#### SUPPLIED PASSAGE:
Lady Gaga Says Drag Persona Jo Calderone Was How She 'Explored' What She Was Looking for in Men

In an interview with Them, the pop megastar also opened up about why her 2016 album 'Joanne' was "needed" at the time

Lady Gaga attend SNL50: The Anniversary Special on February 16, 2025 in New York City; Singer Lady Gaga dressed as "Jo Calderone", winner of Best Female Video Award and Best Video with a Message Award for "Born This Way" poses in the press room during the 2011 MTV Video Music Awards at Nokia Theatre L.A. LIVE on August 28, 2011 in Los Angeles, California.
Lady Gaga in February 2025; Lady Gaga as Jo Calderone in August 2011. Photo:

Arturo Holmes/Getty; Jason Merritt/Getty

Lady Gaga is retiring her drag persona Jo Calderone, but she appreciates what he taught her.

In an interview with Them, the pop megastar revealed how Jo — the edgy chain-smoking alter ego that was part of her Born This Way era — helped her process how she was feeling about men at the time.

"That was actually kind of a big moment for me as a woman to put all the pent-up fear or anger I had about relationships into one character," said Gaga of the character she debuted in 2011.

Lady Gaga dressed as "Jo Calderone" attends the 28th Annual MTV Video Music Awards
Jo Calderone in August 2011.

 Steve Granitz/WireImage

She continued: ["Yoü and I"] was actually, I think, the first video that I ever did where I played multiple me’s, and I brought that back on Mayhem. But Jo was an important character for me. It’s the way I explored what I was looking for in men, and also what I was maybe lacking in myself."

#### SOURCE INFORMATION:
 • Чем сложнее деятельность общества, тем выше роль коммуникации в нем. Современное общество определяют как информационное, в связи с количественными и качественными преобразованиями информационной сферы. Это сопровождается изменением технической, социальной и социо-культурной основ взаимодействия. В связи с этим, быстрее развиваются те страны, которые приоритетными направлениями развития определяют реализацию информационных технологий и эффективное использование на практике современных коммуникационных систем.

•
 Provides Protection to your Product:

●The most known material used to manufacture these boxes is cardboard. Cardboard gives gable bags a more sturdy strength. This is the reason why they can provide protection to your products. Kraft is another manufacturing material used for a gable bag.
* * *
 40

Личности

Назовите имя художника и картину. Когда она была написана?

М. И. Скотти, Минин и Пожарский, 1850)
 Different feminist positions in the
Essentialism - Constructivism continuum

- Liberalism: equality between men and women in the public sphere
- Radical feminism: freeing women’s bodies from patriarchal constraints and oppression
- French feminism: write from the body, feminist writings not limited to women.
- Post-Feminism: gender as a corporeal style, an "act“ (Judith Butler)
--
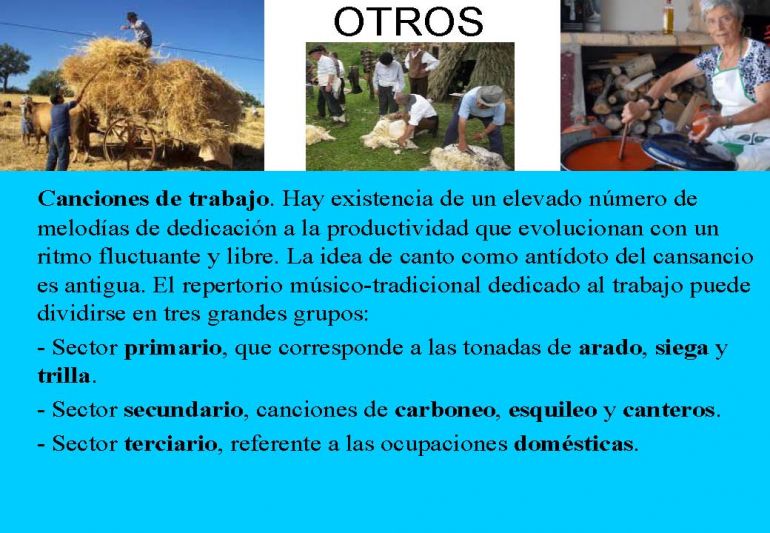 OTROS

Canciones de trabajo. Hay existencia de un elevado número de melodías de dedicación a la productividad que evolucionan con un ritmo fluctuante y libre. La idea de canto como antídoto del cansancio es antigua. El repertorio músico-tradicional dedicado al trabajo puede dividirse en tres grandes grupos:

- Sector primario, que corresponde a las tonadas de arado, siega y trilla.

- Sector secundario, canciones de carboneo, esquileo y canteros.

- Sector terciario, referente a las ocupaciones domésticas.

#### WHAT YOU WILL DO:
• A. List every photographer credited in the Lady Gaga article.
• B. Write the next part of the article on Lady Gaga's Jo Calderone persona, picking up after its last line.

#### ANSWERS FOR THE EXERCISE:
• A.
Arturo Holmes
Jason Merritt
Steve Granitz

• B.
Gaga also elaborated on her recent comments that she had retired the drag character, who "is no longer with me."

"But I wish Jo all the best," she added.

Elsewhere in the conversation, Gaga also addressed how much of a departure her 2016 album Joanne was from her forthcoming LP Mayhem.

"I was trying to make a home for myself during Joanne, and it was almost a completely new me," she recalled. "I think that was a hard time for some of my fans, because it felt so different from the 'me' that they knew. But it felt so needed for me."

She continued: "It was like I just wanted to strip everything away. I was living on a farm and making my record like 10 feet from Neil Young at the studio in Shangri-La, and I was working with Mark Ronson, and I got to work with Beck, who’s one of my heroes. I just wanted to understand and get much closer to who I was before it all."

"But in a very strange way, it took me further from myself. My desire to go backwards and look in the rearview mirror was so strong that it made me unwell. It’s so interesting because it’s the most stripped-away that people feel that they’ve ever seen me, but I know how far away from me I was," said Gaga.

The "Bad Romance" hitmaker noted that she's "much more confident and sure of who I am" on Mayhem.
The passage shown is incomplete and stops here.